- **THE EXERCISE**: Pull out every line in the records below that contains the word "list", copying each one unchanged.

-- begin AVAILABLE RECORDS --

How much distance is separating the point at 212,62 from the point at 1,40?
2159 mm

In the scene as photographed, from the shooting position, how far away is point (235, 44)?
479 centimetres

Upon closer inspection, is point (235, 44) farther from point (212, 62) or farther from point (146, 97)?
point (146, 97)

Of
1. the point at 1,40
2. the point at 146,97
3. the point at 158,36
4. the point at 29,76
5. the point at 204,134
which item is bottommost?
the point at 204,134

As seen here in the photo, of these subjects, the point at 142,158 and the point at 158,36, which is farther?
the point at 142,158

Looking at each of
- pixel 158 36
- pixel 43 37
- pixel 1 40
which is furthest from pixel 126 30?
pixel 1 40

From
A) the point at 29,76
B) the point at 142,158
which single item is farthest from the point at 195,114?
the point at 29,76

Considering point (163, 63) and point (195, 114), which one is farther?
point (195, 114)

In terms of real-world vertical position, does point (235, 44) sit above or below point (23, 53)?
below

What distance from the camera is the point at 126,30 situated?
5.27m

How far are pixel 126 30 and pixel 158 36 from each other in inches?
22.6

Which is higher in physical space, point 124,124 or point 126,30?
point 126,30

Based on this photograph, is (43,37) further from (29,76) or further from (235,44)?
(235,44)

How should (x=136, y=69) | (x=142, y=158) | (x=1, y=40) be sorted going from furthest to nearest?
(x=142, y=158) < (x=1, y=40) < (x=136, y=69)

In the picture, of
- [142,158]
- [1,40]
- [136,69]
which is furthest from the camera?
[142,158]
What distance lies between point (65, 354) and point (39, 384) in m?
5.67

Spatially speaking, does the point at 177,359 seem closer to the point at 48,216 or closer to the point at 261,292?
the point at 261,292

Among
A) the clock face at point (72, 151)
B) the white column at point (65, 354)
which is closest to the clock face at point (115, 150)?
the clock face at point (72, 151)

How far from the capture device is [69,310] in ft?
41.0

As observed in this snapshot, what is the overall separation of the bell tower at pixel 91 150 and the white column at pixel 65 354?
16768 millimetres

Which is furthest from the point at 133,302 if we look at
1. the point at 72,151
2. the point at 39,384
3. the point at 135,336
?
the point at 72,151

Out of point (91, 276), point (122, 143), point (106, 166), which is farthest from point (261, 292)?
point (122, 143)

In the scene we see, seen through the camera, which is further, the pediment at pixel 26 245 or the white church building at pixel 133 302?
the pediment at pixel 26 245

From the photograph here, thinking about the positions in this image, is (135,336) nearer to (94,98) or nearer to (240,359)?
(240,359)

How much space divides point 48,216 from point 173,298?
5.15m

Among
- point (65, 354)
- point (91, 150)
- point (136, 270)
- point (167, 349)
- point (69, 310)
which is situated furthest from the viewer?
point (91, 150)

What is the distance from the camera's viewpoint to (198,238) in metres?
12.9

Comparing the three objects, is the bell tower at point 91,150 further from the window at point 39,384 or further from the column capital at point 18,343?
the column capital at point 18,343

-- end AVAILABLE RECORDS --
-- begin AVAILABLE RECORDS --

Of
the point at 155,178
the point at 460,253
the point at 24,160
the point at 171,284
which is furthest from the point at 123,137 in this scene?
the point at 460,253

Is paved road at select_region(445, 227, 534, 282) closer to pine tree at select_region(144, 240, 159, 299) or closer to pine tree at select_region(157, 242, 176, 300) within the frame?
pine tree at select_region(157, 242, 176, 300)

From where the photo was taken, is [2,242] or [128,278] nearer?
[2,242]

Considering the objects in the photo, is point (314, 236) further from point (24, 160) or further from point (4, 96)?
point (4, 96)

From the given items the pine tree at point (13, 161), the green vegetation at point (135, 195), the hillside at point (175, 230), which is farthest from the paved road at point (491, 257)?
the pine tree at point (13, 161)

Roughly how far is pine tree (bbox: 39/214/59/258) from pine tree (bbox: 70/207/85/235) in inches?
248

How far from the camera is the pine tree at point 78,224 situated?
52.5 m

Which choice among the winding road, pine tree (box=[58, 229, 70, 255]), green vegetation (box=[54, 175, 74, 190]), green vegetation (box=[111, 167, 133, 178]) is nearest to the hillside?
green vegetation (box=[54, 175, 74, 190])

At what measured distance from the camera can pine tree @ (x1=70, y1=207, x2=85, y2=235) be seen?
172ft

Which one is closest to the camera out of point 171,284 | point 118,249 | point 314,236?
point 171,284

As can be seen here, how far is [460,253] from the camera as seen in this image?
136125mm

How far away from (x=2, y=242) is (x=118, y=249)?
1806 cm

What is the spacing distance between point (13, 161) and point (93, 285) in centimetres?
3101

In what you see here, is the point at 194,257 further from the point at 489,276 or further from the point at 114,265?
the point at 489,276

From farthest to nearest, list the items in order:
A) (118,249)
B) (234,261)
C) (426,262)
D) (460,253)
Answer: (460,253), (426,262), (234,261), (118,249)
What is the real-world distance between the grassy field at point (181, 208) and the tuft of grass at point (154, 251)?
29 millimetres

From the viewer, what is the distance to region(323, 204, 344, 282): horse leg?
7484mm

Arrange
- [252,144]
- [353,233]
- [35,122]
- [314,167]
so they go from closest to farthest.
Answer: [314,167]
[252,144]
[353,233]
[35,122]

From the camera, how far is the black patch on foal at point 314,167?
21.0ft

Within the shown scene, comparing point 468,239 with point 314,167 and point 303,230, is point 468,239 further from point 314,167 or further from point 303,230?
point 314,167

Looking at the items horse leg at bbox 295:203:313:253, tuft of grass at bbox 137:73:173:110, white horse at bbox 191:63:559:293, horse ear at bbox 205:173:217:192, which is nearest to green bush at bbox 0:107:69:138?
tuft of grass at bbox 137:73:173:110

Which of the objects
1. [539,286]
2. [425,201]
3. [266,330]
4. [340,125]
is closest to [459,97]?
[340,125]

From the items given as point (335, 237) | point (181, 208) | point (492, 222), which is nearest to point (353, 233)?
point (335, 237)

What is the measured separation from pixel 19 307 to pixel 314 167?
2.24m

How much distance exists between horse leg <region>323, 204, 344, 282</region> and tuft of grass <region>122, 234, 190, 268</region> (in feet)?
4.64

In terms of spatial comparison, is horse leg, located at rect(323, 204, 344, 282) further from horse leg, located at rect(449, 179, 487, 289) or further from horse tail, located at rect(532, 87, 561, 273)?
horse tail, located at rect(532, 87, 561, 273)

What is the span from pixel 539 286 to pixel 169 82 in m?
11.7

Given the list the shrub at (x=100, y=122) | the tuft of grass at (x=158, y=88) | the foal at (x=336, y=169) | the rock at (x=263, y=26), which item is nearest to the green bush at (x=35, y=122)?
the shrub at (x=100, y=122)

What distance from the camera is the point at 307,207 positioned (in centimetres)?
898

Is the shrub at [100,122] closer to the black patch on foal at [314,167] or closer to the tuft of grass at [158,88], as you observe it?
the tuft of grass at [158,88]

-- end AVAILABLE RECORDS --
-- begin AVAILABLE RECORDS --

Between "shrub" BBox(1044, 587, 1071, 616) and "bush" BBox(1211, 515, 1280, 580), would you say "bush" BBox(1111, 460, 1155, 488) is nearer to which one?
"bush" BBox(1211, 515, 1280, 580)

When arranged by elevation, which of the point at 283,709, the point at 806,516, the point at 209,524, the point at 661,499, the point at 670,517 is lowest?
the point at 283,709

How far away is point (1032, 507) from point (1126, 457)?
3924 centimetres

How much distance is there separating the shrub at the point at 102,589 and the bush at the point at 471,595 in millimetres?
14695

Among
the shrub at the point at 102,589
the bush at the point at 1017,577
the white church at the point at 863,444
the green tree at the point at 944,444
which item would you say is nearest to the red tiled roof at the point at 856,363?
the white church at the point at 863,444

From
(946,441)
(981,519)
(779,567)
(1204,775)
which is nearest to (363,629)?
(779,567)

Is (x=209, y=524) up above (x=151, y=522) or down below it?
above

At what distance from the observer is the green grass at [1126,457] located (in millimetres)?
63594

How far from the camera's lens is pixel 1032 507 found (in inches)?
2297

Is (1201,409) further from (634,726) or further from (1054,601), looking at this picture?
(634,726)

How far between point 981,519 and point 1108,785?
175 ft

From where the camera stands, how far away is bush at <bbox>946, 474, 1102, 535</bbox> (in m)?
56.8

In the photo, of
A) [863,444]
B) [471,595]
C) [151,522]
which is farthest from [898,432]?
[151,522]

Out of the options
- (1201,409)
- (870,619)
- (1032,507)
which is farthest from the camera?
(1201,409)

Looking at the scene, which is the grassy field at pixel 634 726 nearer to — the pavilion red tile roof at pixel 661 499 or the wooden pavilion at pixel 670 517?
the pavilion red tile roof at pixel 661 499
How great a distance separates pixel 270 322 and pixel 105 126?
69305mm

-- end AVAILABLE RECORDS --

- **REPLY**:
From farthest to nearest, list the items in order:
Given the list the shrub at (x=100, y=122) | the tuft of grass at (x=158, y=88) | the foal at (x=336, y=169) | the rock at (x=263, y=26), which item is nearest to the green bush at (x=35, y=122)?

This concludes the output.